Minggu, 30 Oktober 2011

belajar dari seorang tukang sampah


di suatu minggu pagi, ketika saya sedang membersihkan mobil, ada seorang tukang sampah dan seorang pemulung tengah melakukan aktivitasnya.
saya tidak begitu menyimak obrolan mereka, tapi ada sebuah obrolan yang cukup bermakna dan sempat terekam telinga saya.
kurang lebih obrolannya seperti ini.

pemulung: "rajin amat lo?"

tkg sampa: "iya nih. namanya juga nyari rejeki. lagian udah dibayar 200ribu per bulan ama yang punya tempat sampah ini, kalo gak diberesin ampe bersih gak enak."

pemulung: "oh gitu yah. banyak gak sih sampah disini?"

tkg sampah: "ya lumayan. lo kalo mau sering-sering aja nyamperin tempat sampah ini, banyak karton sama botol-botol biasanya."

pemulung: "iya deh, yaudah, lanjut yah."

kemudian pemulung itu berlalu, meninggalkan tukang sampah yang sedang memunguti sampah menggunakan senjata andalannya.
saya baru pertama bertemu tukang sampah di kompleks ini, dan menurut saya penampilan tukang sampah ini lumayan memenuhi standar; baju khusus seperti wearpack, sepatu boots dari plastik, masker hidung, sarung tangan, dan topi.

saya cukup terharu mendengar dia menjawab pertanyaan dari pemulung, tanpa sedikit pun nada mengeluh. dan saya cukup tertampar ketika dia bilang "udah dibayar 200ribu per bulan, gak enak kalo gak diberesin ampe bersih."
saya merasa tukang sampah ini adalah sosok yang cukup amanah dan berdedikasi pada pekerjaannya, walaupun gajinya tidak seberapa besar.
banyak dari kita yang berpenghasilan 10x lebih besar daripada tukang sampah ini yang sering mengeluh karena pekerjaan kantornya. coba deh ingat-ingat lagi, apakah pernah kita berucap syukur atau bekerja penuh dedikasi dan amanah? seperti misalnya berucap "iya yah, gue udah digaji 5juta ama perusahaan buat ngerjain ini, gue gak boleh seenak jidat ngerjainnya."
saya sendiri bahkan jauh dari kata itu. saya sering, sangat sering mengeluh tentang pekerjaan saya. sampai akhirnya saya tersadarkan dengan obrolan tukang sampah dan pemulung barusan. dia cuma seorang tukang sampah, yang pekerjaannya berdekatan dengan sesuatu yang menjijikkan, dan gaji hanya 200ribu perbulan dengan konsekuensi membersihkan tempat sampah setiap hari, tapi mampu menunjukkan dedikasinya terhadap pekerjaan.
sedangkan kita yang menerima gaji lebih besar, dengan pekerjaan yang tidak menjijikan, mustinya harus bisa lebih amanah daripada tukang sampah tersebut. segala sesuatu yang dilakukan sepenuh hati pasti akan berbuah manis, dan Tuhan pasti akan lebih mencurahkan rezeki bagi umatNya yang senantiasa bersyukur dan berdedikasi terhadap apa yang dia kerjakan. sekedar mengingatkan, bukankah bekerja juga ibadah? apakah ibadah kita akan selalu dipenuhi dengan keluhan dan tanpa rasa bersyukur?

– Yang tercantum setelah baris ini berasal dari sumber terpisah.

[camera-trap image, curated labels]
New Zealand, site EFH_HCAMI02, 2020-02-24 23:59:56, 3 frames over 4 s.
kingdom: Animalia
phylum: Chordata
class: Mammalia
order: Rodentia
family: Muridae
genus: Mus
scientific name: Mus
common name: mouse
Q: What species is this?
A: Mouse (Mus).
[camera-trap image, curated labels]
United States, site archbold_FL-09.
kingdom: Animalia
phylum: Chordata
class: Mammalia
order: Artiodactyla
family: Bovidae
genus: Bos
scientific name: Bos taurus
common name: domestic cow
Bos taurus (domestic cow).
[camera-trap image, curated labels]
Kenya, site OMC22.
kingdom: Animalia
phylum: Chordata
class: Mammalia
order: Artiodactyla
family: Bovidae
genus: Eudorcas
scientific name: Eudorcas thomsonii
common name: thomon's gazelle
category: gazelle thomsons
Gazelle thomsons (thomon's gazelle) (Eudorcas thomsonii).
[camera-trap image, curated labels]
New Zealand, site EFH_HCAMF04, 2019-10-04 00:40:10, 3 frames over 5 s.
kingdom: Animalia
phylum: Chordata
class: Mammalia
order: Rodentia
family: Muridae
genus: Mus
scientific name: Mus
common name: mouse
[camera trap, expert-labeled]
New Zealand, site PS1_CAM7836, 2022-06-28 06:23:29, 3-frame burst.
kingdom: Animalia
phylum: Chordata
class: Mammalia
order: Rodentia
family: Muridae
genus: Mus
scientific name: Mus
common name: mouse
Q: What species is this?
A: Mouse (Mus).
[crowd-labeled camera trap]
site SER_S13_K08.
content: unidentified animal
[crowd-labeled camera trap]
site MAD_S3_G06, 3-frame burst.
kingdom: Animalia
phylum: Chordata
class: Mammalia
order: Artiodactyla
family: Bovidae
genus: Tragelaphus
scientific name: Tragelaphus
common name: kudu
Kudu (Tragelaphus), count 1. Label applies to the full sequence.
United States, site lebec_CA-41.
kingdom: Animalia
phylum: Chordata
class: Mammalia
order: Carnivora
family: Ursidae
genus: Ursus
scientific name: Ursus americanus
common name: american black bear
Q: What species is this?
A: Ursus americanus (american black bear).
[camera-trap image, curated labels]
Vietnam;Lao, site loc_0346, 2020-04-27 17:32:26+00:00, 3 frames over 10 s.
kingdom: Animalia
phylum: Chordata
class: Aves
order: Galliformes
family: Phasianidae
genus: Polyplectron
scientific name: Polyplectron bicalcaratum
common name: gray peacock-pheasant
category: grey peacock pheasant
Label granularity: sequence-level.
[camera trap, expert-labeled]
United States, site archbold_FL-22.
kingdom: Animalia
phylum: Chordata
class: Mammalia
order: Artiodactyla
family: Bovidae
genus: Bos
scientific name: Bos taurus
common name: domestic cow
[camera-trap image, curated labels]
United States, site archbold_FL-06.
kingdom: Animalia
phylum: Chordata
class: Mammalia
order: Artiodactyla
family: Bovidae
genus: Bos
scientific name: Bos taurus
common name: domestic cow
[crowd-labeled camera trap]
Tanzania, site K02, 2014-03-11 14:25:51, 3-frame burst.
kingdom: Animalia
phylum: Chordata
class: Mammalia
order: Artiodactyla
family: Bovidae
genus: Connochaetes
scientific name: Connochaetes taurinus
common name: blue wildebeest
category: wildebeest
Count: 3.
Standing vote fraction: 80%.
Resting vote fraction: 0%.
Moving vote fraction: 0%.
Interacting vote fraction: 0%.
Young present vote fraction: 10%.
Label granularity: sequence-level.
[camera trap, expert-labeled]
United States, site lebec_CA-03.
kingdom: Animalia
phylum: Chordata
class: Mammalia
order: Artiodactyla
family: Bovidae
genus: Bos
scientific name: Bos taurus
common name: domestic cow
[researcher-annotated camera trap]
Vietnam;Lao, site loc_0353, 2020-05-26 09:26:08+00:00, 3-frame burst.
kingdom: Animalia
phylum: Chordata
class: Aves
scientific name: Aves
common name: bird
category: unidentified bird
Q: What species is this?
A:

mungkin Tuhan mengingatkan saya untuk mensyukuri apa yang saya dapat. dan ini merupakan pembelajaran yang cukup berarti bagi saya yang hobinya mengeluh dan mengeluh. kadang, Tuhan memberikan pelajaran bukan hanya ketika kita berada di bangku sekolah. tapi pada keseharian kita. karena hidup sendiri adalah proses belajar yang tidak berkesudahan. semoga kita selalu menjadi orang yang selalu bersyukur.